This is an issue under the Biodiversity theme of the Data Reporting System.
The species level is generally regarded to be the most appropriate to consider the diversity between organisms. This is because species are the primary focus of evolutionary mechanisms and therefore are relatively well defined. The diversity of species in an ecosystem is an indication of their overall health and resilience to pressure.
To effectively manage the ecological estate, an assessment of species diversity, especially richness, is necessary. However, for most taxa there are still large gaps in our knowledge.
- BD-01 The number of fauna and flora species described in Australia compared with previous years and estimated total number of species
Australia is home to almost one million species, many of which are found nowhere else in the world. About 91 per cent of flowering plants, 83 per cent of mammals, more than 45 per cent of birds, and 90 per cent of fish are endemic - that is, they are only found in Australia. However, by world standards species richness is low in some taxa, eg the number of freshwater fish species in Australia reflects the small amount of freshwater habitat.
There are very few examples where the number of species is believed to be the final total. For most groups, there are still large gaps in our knowledge. Invertebrates, for instance, make a major contribution to species diversity in Australia but with the exception of a few charismatic groups, such as the butterflies, there is very little biological or ecological knowledge of the species. Microorganisms are also an important component of species richness in Australia and can have utilitarian and indirect values in both marine and terrestrial systems. Very little is known about these organisms.

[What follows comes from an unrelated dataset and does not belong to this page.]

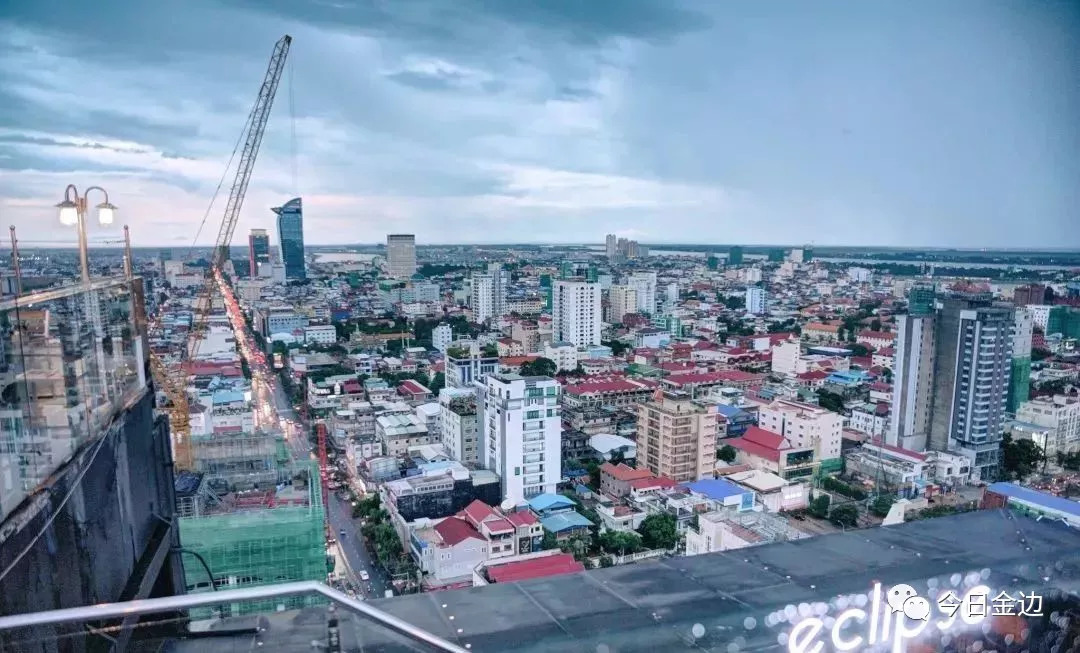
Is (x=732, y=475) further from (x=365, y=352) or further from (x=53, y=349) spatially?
(x=365, y=352)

This indicator illustrates the state of our knowledge of flora and fauna and how many species we have been able to identify over the past five years.
- BD-02 Conservation status of nationally significant species and ecological communities, compared with previous years
The number of species that are threatened or endangered is a surrogate indicator for decline in species richness more generally.
- CO-01 Trends in selected groups of coastal and marine species and habitats
Changes in populations and distribution of selected sentinel species may provide insights into loss of species diversity.
- Land - Land condition - Condition of terrestrial species and ecological communities
- Land - Contributions of land to human life - Ecological services (air, water, climate)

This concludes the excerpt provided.